[[ Exercise material, beginning ]]
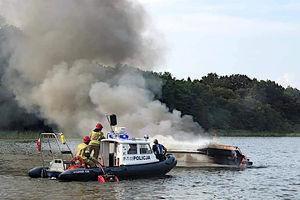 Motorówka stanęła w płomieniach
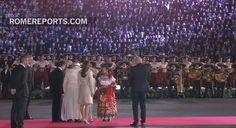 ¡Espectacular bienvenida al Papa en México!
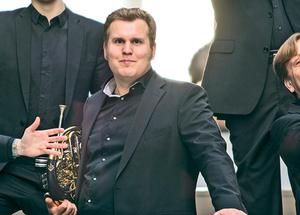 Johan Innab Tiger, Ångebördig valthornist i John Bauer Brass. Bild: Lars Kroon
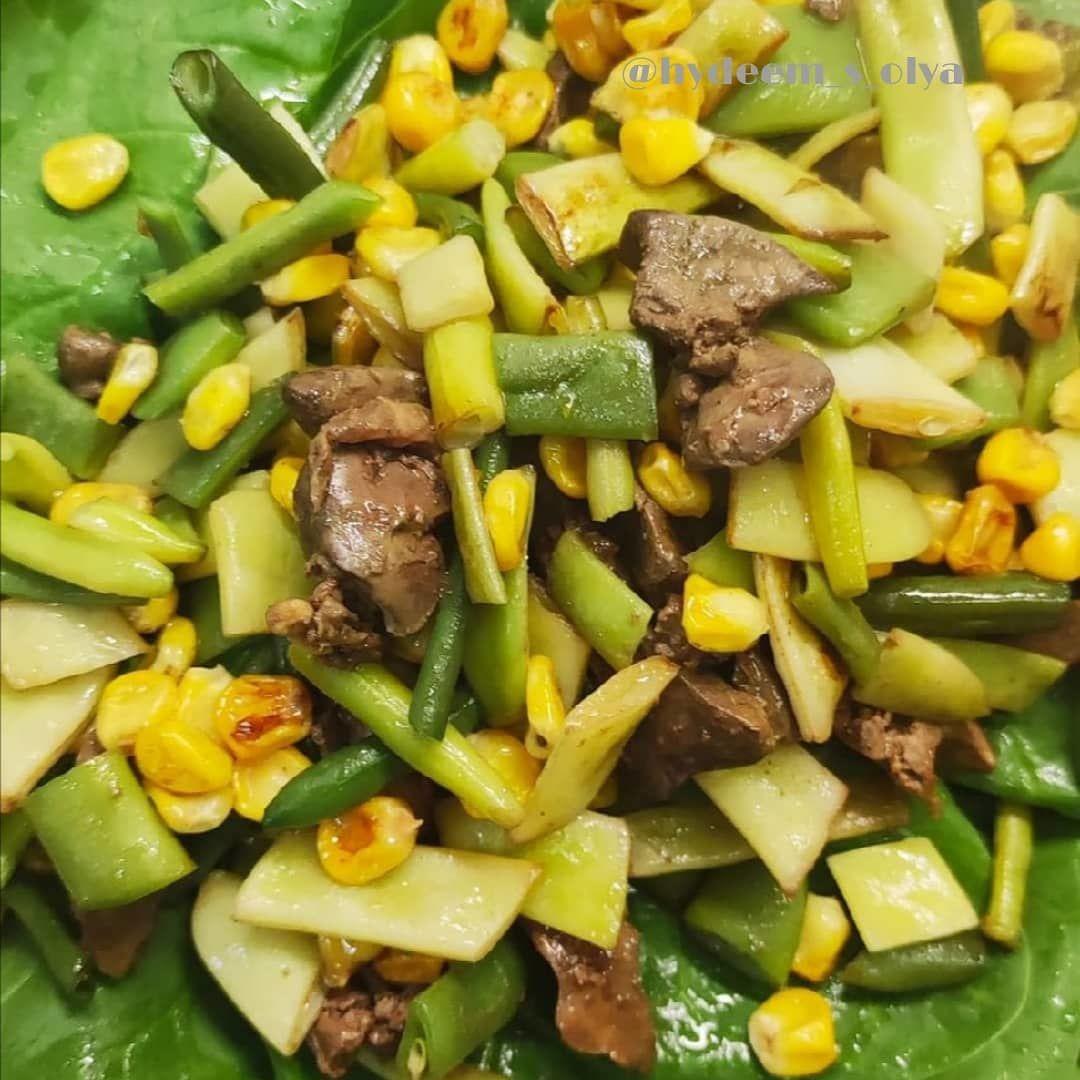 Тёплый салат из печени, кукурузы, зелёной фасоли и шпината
[[ Exercise material, end ]]
[[ Exercise material, beginning ]]
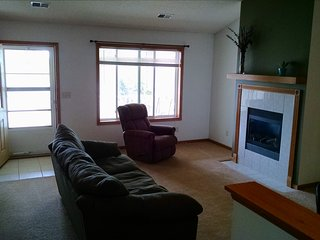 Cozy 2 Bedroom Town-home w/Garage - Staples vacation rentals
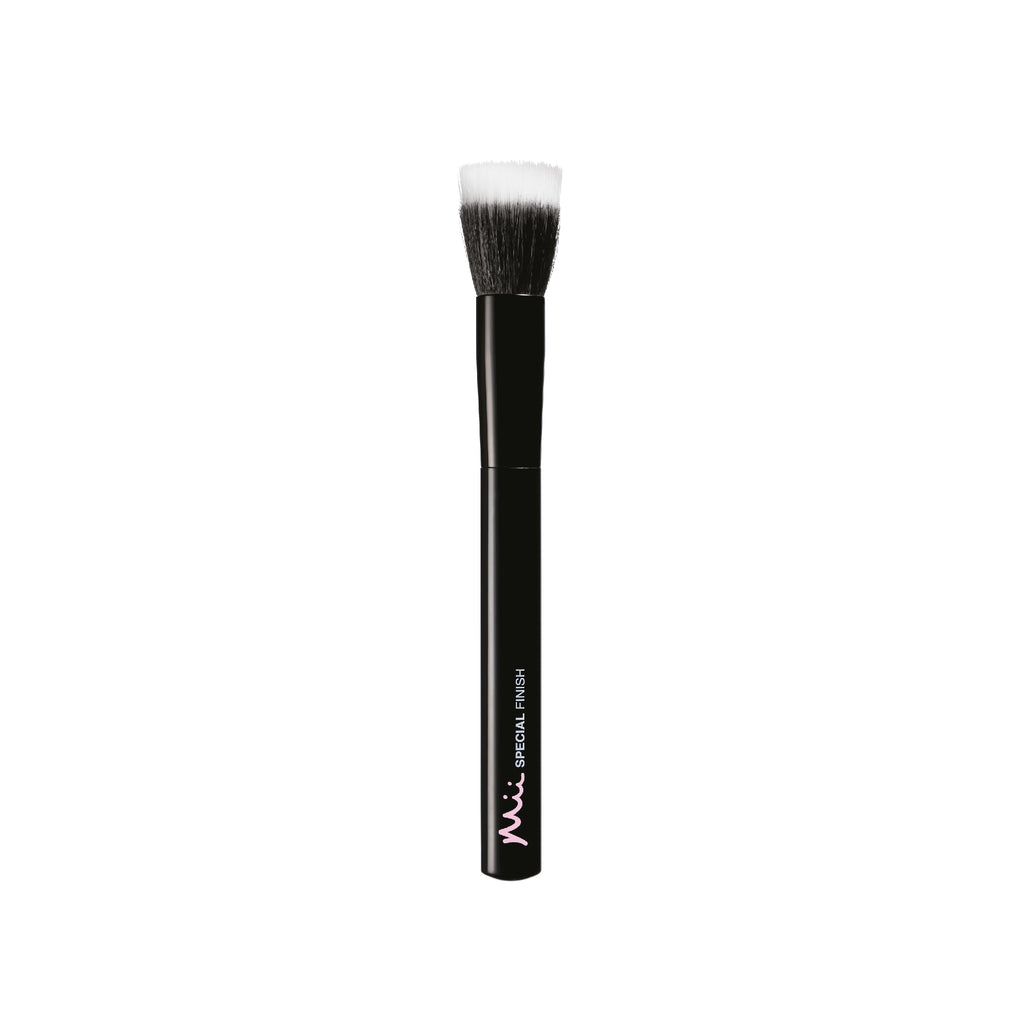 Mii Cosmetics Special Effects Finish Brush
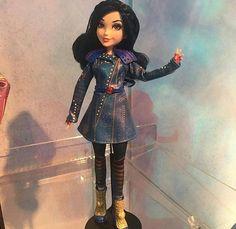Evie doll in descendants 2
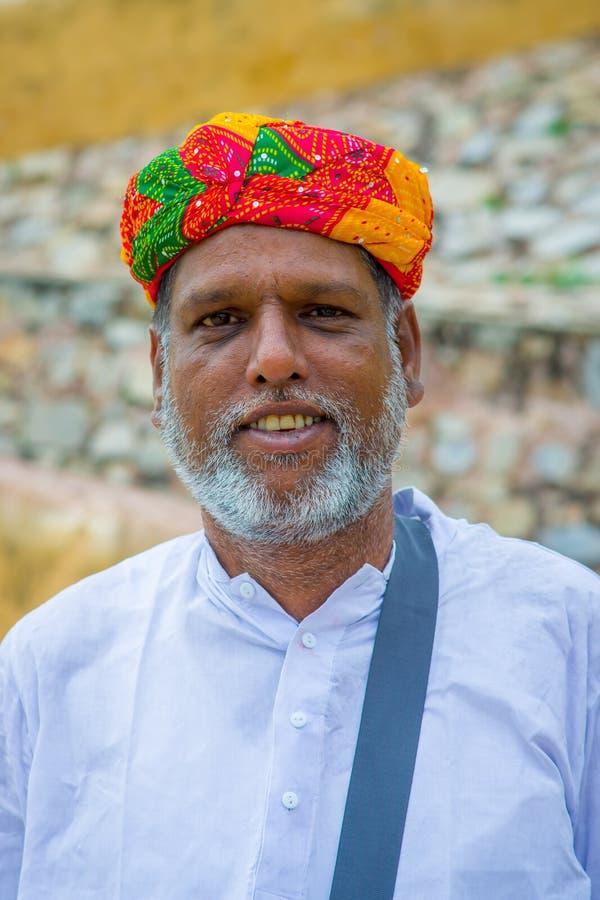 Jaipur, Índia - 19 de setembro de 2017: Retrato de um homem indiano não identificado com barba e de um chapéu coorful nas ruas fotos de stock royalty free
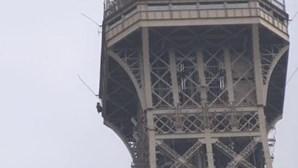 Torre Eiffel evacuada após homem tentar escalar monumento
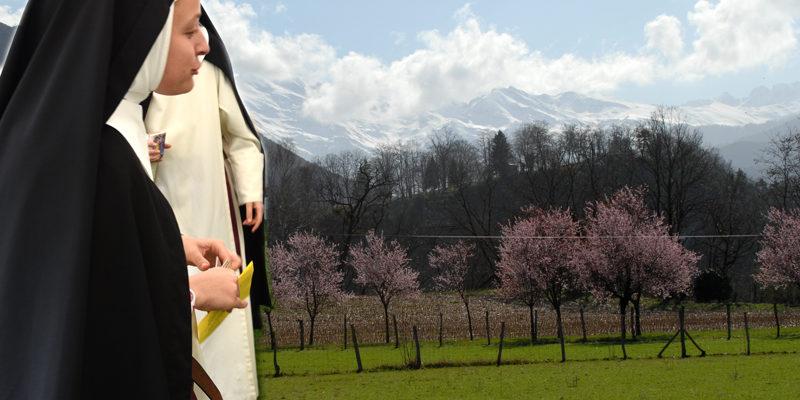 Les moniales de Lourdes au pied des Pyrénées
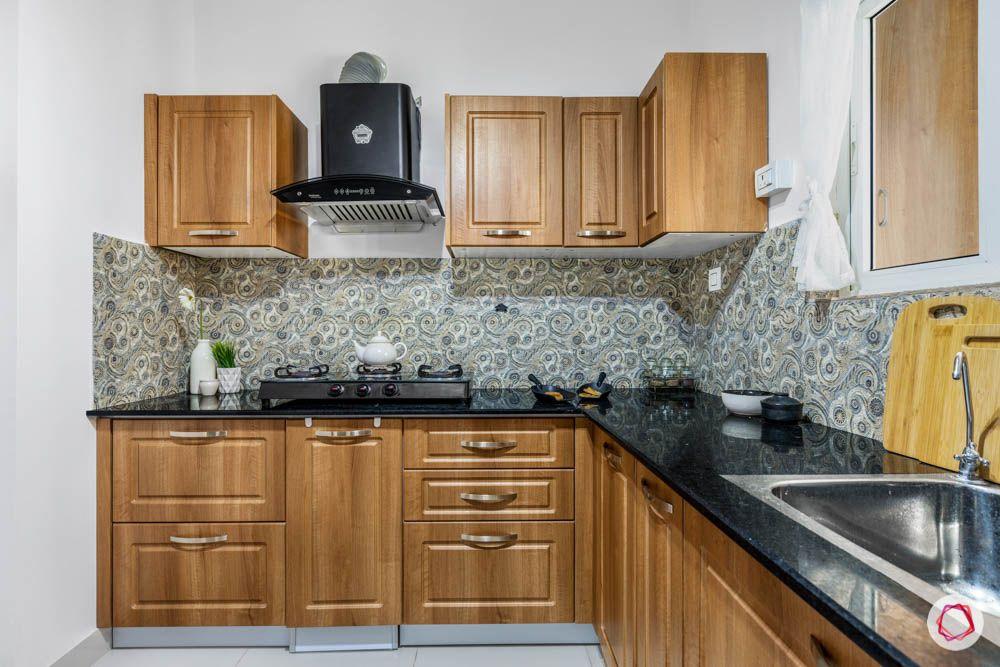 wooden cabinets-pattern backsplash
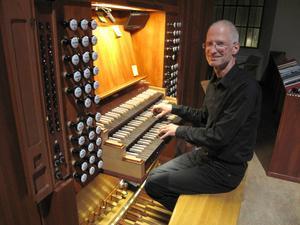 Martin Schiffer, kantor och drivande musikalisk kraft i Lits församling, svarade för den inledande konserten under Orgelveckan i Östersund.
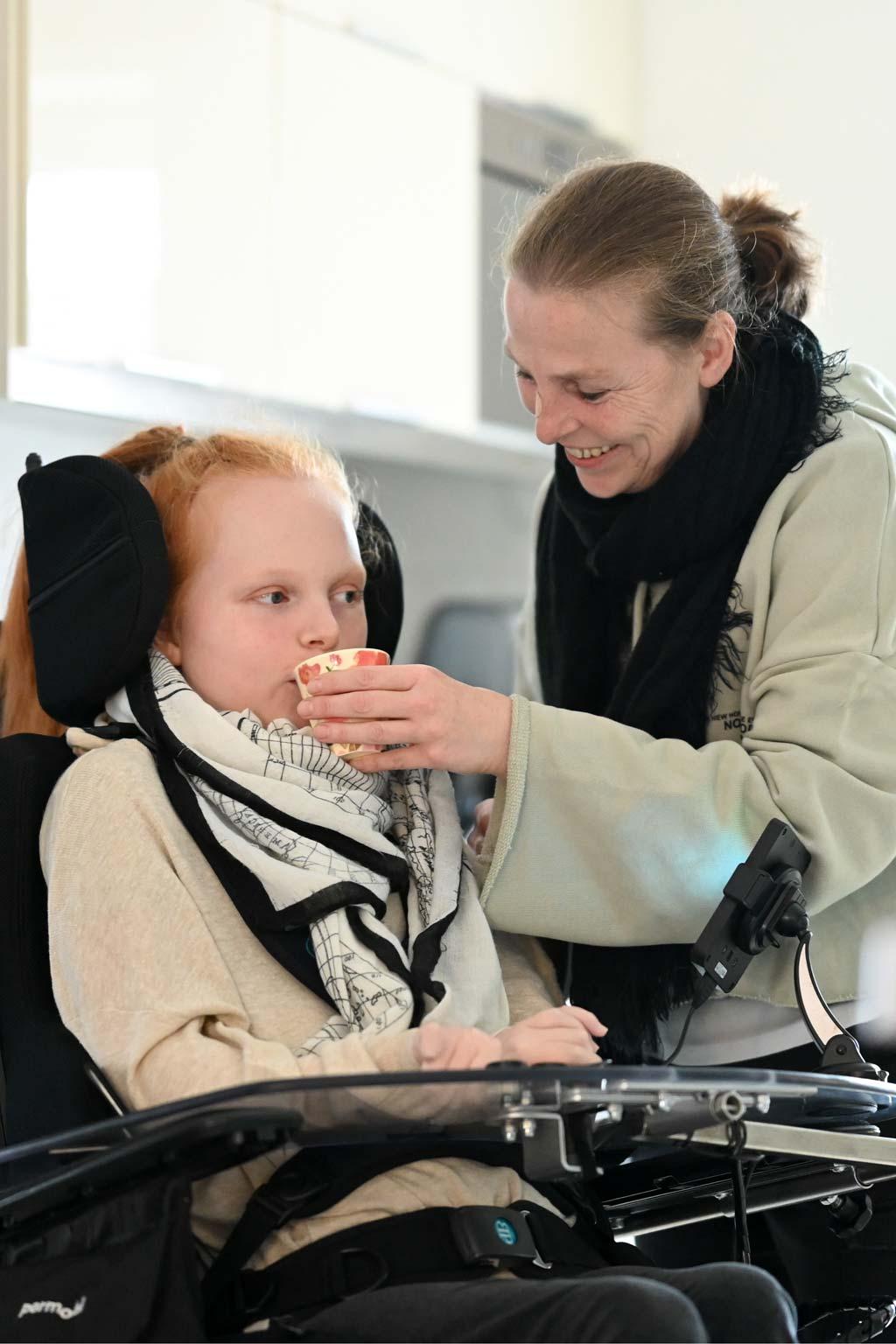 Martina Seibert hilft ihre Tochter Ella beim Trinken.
[[ Exercise material, end ]]
[[ Exercise material, beginning ]]
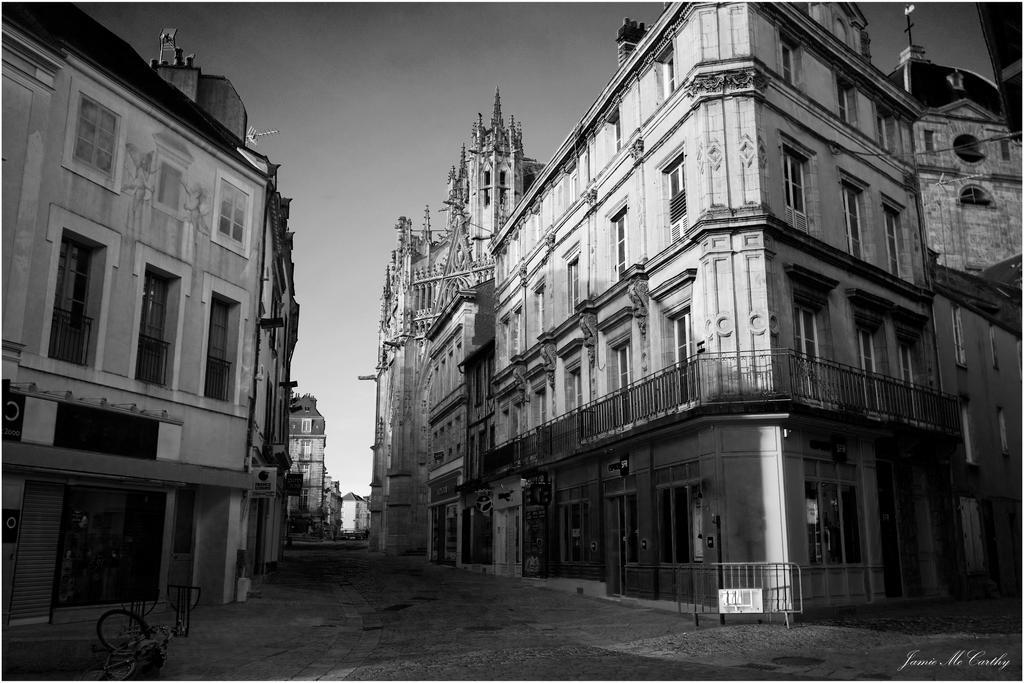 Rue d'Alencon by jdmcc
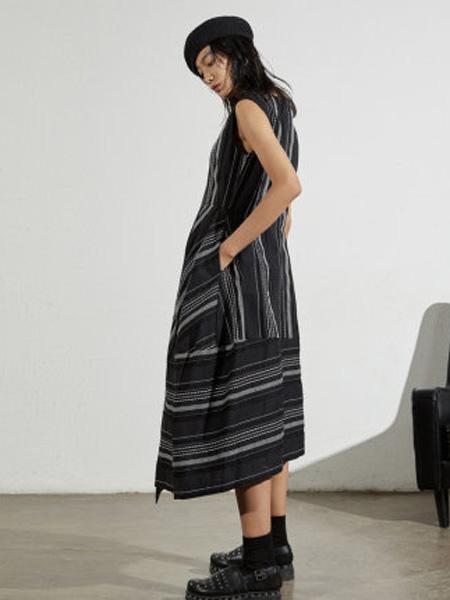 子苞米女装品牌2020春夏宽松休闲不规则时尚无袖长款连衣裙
[[ Exercise material, end ]]
■ **Task item**:
Above are some records; extract exactly the lines from the one containing "Jaipur, Índia - 19" through the one containing "Martina Seibert hilft" and drop the pictures.

■ **Worked solution**:
 Jaipur, Índia - 19 de setembro de 2017: Retrato de um homem indiano não identificado com barba e de um chapéu coorful nas ruas fotos de stock royalty free
 Torre Eiffel evacuada após homem tentar escalar monumento
 Les moniales de Lourdes au pied des Pyrénées
 wooden cabinets-pattern backsplash
 Martin Schiffer, kantor och drivande musikalisk kraft i Lits församling, svarade för den inledande konserten under Orgelveckan i Östersund.
 Martina Seibert hilft ihre Tochter Ella beim Trinken.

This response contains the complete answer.